Task to carry out
Return each line of the data below word for word, with no changes.
══ Given data ══
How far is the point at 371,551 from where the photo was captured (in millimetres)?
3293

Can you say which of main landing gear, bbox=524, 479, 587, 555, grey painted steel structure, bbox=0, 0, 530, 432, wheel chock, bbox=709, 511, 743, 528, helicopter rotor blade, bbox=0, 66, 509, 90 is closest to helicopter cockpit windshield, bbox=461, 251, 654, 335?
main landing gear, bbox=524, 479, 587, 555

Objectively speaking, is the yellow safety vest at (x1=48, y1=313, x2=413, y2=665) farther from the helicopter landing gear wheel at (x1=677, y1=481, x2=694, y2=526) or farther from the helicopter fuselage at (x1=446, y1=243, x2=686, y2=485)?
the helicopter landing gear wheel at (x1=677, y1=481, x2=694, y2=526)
═══
Output of the exercise
How far is the point at 371,551 from where the photo was captured (in millimetres)?
3293

Can you say which of main landing gear, bbox=524, 479, 587, 555, grey painted steel structure, bbox=0, 0, 530, 432, wheel chock, bbox=709, 511, 743, 528, helicopter rotor blade, bbox=0, 66, 509, 90 is closest to helicopter cockpit windshield, bbox=461, 251, 654, 335?
main landing gear, bbox=524, 479, 587, 555

Objectively speaking, is the yellow safety vest at (x1=48, y1=313, x2=413, y2=665) farther from the helicopter landing gear wheel at (x1=677, y1=481, x2=694, y2=526) or farther from the helicopter fuselage at (x1=446, y1=243, x2=686, y2=485)?
the helicopter landing gear wheel at (x1=677, y1=481, x2=694, y2=526)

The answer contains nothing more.